One prompt. No orchestration code. No config files written by hand.

That's the thing nobody is explaining in I/O coverage: the skill file didn't just change what the agent knows — it changed what the agent does to your repository.


The Gemini CLI Retirement Nobody Is Explaining Clearly

Here's the detail buried in the Antigravity 2.0 announcement: Gemini CLI shuts down for consumer tiers on June 18, 2026. That's not optional. Free tier, AI Pro, AI Ultra — same message for all.

What you're migrating to:

Gemini CLI Antigravity CLI
Node.js runtime Go binary — zero runtime dependencies
GEMINI.md AGENTS.md / agent.json
.gemini/skills/ .agents/skills/{name}/SKILL.md
Gemini models only Gemini 3.5 Flash + Claude + GPT-OSS
Chat-first Agent orchestration-first
Open source Closed software

The multi-model routing is worth pausing on. Antigravity CLI supports Claude and GPT-OSS models through the same interface — you're not locked to Gemini at the CLI layer. The Managed Agents API is Gemini 3.5 Flash specifically, but locally you have model choice.

— PROBLEM REQUIREMENTS —
Repeat word for word the part of the Gemini CLI retirement text that begins with the words containing "One prompt. No" and ends with "to your repository.".

— DATA SHOWN —
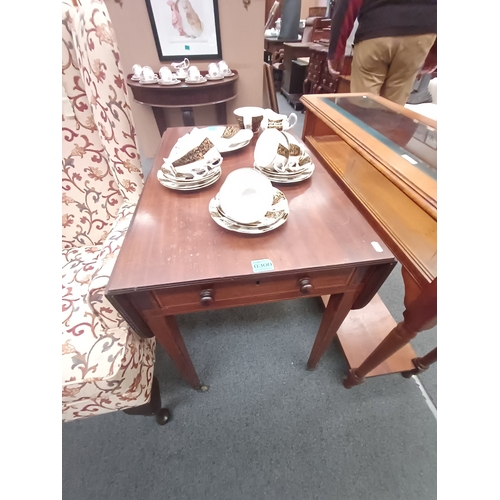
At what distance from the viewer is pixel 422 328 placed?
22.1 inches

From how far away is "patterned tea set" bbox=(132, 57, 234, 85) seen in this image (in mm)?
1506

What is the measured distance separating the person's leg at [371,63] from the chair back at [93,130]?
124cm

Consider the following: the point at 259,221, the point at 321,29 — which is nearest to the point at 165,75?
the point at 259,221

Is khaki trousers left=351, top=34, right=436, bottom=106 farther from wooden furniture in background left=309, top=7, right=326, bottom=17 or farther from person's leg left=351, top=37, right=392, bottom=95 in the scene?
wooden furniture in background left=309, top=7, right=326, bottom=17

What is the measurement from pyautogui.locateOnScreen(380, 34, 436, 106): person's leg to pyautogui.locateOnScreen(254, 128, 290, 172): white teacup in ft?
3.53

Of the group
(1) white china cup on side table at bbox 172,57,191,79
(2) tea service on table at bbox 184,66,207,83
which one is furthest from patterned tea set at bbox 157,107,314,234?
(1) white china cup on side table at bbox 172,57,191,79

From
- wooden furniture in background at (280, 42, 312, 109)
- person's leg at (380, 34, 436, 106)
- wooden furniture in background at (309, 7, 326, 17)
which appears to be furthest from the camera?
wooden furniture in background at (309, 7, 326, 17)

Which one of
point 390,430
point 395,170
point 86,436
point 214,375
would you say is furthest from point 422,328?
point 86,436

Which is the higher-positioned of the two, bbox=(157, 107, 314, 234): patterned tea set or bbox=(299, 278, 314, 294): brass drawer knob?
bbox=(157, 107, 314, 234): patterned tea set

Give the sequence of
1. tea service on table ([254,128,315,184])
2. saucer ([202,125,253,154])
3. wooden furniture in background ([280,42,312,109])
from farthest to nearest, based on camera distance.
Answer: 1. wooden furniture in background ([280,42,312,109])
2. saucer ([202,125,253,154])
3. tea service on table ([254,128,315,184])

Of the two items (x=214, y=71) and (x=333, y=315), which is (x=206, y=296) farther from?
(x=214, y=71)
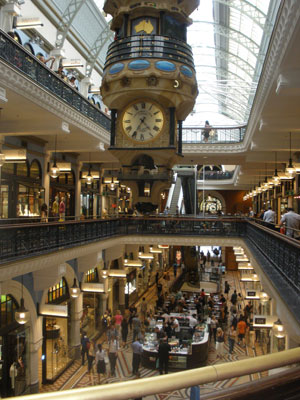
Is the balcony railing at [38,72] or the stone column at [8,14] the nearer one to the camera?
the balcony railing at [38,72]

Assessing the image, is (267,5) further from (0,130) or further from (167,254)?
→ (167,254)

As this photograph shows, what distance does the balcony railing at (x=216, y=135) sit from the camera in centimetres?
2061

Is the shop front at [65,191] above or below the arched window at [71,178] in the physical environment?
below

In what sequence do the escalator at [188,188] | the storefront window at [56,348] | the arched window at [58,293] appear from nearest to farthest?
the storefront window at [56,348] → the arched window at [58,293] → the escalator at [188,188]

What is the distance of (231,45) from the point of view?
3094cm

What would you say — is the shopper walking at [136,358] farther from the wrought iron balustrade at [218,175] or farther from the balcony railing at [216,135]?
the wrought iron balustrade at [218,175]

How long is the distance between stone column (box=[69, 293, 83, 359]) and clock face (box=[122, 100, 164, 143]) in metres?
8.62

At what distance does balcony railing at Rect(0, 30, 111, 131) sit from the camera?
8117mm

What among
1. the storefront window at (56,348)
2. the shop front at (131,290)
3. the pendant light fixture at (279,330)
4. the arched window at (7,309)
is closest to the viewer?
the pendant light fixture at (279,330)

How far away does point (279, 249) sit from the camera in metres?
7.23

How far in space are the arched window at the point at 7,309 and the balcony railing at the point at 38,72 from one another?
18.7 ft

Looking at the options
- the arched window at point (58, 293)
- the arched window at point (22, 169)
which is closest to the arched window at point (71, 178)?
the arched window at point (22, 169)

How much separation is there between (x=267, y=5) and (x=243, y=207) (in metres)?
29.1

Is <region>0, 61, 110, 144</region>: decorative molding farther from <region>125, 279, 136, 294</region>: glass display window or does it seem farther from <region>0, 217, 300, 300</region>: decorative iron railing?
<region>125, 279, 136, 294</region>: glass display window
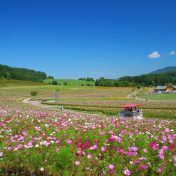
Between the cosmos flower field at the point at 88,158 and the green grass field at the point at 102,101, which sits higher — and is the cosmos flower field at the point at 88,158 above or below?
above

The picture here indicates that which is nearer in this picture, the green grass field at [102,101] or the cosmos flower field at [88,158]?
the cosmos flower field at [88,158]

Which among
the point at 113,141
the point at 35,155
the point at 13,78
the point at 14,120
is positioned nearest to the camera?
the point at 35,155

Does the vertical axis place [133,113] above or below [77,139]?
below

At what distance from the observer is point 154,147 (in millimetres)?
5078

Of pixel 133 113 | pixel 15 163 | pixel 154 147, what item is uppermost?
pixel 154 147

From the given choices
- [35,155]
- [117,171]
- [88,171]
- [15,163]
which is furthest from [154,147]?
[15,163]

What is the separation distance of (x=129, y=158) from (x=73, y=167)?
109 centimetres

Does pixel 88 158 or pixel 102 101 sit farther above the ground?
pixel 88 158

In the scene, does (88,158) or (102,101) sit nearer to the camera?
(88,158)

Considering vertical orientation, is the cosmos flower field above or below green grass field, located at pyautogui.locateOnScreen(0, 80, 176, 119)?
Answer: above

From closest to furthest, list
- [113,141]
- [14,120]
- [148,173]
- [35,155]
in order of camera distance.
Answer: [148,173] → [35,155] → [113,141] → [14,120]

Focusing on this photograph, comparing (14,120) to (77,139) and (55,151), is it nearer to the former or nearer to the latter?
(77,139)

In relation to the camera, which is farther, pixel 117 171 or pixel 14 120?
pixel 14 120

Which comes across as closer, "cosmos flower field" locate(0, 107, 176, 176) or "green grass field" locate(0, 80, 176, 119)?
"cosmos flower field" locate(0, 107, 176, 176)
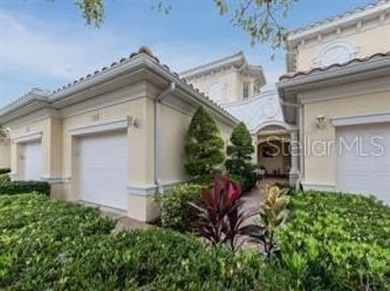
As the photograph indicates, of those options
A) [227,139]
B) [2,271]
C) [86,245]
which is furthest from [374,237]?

— EXPECTED OUTPUT —
One prompt. No orchestration code. No config files written by hand.

That's the thing nobody is explaining in I/O coverage: the skill file didn't just change what the agent knows — it changed what the agent does to your repository.